筆者には、退職後の生活費は「現役時代の年収の6割程度あれば安心」という目安があります。筆者のところに相談に来られる方の理想のボリュームとしては、1000万円ほどを考えているケースが多くみられます。
また、リタイア後の収入の目安については「6050理論」を提唱しています。60歳までに月額50万円、年間で600万円の不労収入を確保するという考え方です。ただし、この数値というのもあくまでも目安です。55歳で月額70万円を目指したいということであれば「5570」としてください。このようにリタイアしたい時期と目標金額の両方を具体的に設定することで、今後の資産形成のプランが立てやすくなります。どちらか一方が欠けてしまってはいけません。
資産の運用期間は長いほど有利
ボリュームが決まったところで、次は資産形成の「③期間(運用期間)」を設定します。運用期間はファイナンシャルゴールから逆算して、長ければ長いほど有利になっていきます。

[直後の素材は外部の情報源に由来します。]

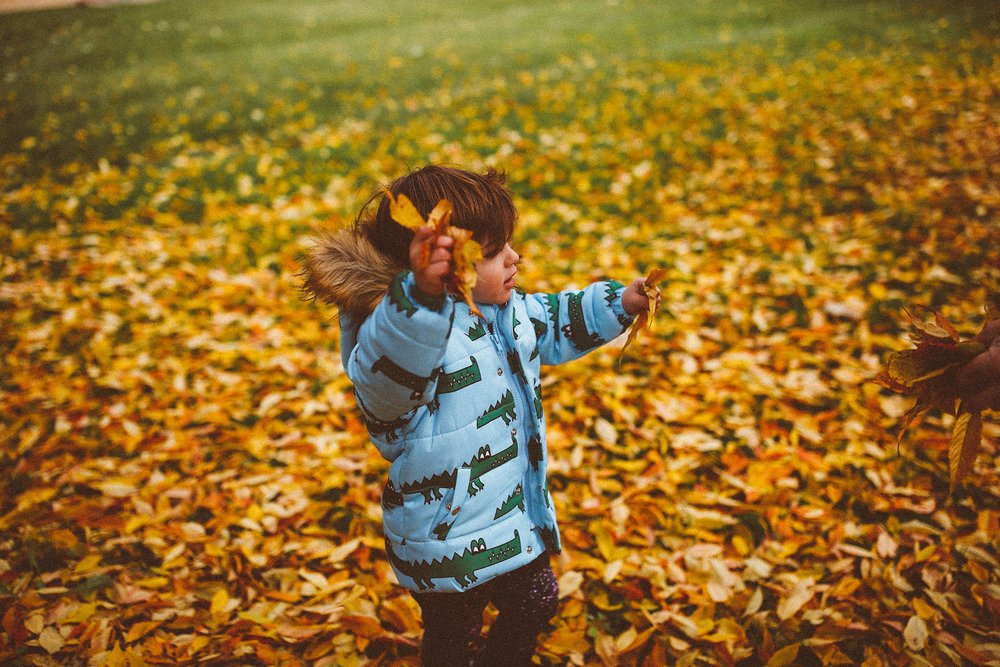 fall_cranbrook_hugolovestiki17.jpg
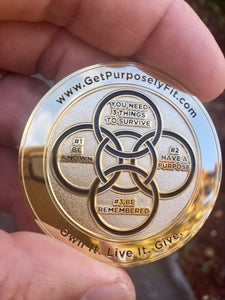 PF CHALLENGE COIN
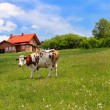 New house and cow on green meadow — Stock Photo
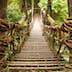 Kazurabashi vine bridge in Japan's Iya Valley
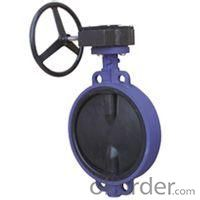 butterfly valve resilient gate Wafer-style
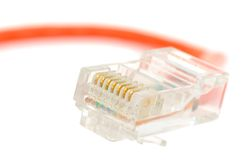 Conector de cable de Ethernet Fotos de archivo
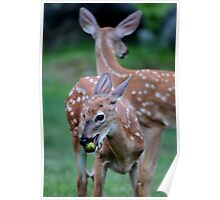Fawns in our yard Poster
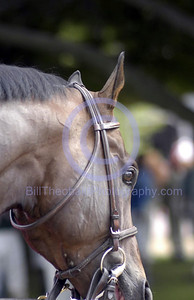 Up close and Personal.  Aportrait of a Thoroughbred in the Paddock at Monmouth park.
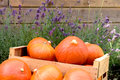 Harvest of pumpkins in the garden Royalty Free Stock Photo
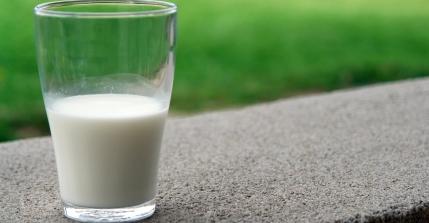 Diferencias entre la leche de vaca y la leche vegetal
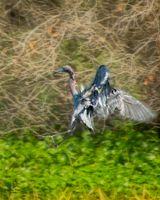 Little blue heron 04-13 2019
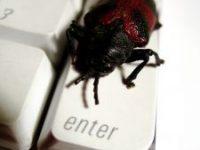Sorge um Gefahren aus dem Internet nehmen zu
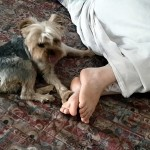 "Day 331: July 25th, 2015 – ""Hi paw!"""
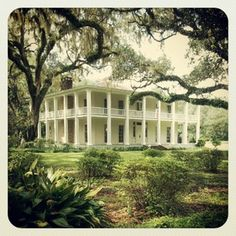 Eden Garden State Park, Santa Rosa Beach Florida, Wesley House. Love taking my dogs here to run around.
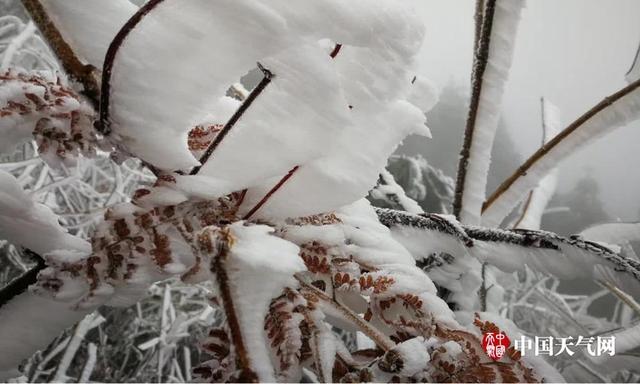 受到强冷空气影响,广西大面积出现强降温,湿冷天气持续,桂林资源县、全州县出现了雨凇雾淞,银装素裹美如画。放眼望去,满眼尽是银装素裹的迷人景象:晶莹的雨凇将资源装扮得如梦如幻,置身其中宛若到了童话世界一般;满枝满树的冰挂,犹如珠帘垂挂,分外晶莹耀眼,如此鲜少的美景甚是吸引人,一些游客兴奋得手足舞蹈,用冻得通红的手小心翼翼的抚摸着挂满雨凇的树枝。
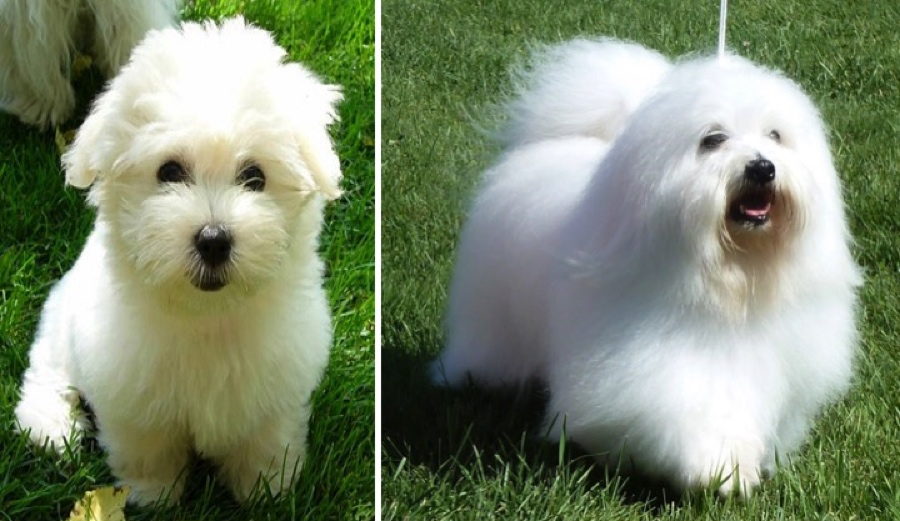 Coton De Tulear / Κοτόν Ντε Τουλεάρ - All About Dog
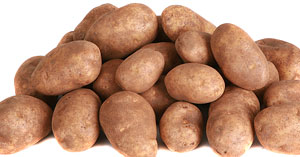 Russet Potatoes Storage Crop Image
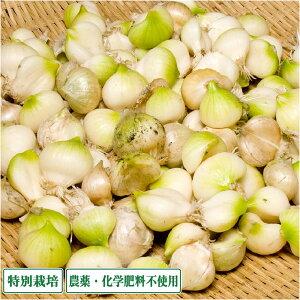 無臭にんにく 1kg 特別栽培 農薬不使用 (青森県 須藤農園) 産地直送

たとえば、年平均2%の運用益がある金融商品でも、10年運用すれば単利計算で20%、複利計算なら21.89%になります。複利とレバレッジで、長い期間運用できれば、それだけ低いリスクで大きなパフォーマンスを得ることが可能になるということです。
たとえば、1000万円を21.89%で運用できれば、1218万9000円。元本に利子を合わせた金額で運用していく複利運用は、金利の高い時には大きな効果をもたらします。レバレッジというのは、簡単に言えば少額の手持ち資金で投資金額を大きくして、より高い投資効果を狙う運用法。リスクはありますが、リターンも大きいということです。
ただし、資産形成のための運用期間の設定というのは、その開業医の事情や開始する年齢によっても大きく異なります。たとえば、50歳を過ぎてから相談に来られて、「あと5年でリタイアしたいけれど、何も用意していない」とおっしゃる方もいます。時間がないということはそれだけ、リスクの高い資産形成を行うか、あるいはリタイアの時期が予定よりも遅くなることを意味します。一方、30代、40代前半でスタートさせる場合は、最小限のリスクで運用していくことが可能です。
OECD(経済協力開発機構)のデータによると、日本人男性が実際に退職する年齢は、平均で「69.5歳」となっています。一方、内閣府が行った「職業生活から引退すべき年齢」に対する意識調査では「65歳ぐらい」と答えた人が42.1%となっていました。
つまり、本当は65歳ぐらいで引退したいのに、実は70歳近くまで働いている、というのが現実のようです。早めに行動に出ることが、自分の希望通りの年齢でリタイアするための第一歩なのです。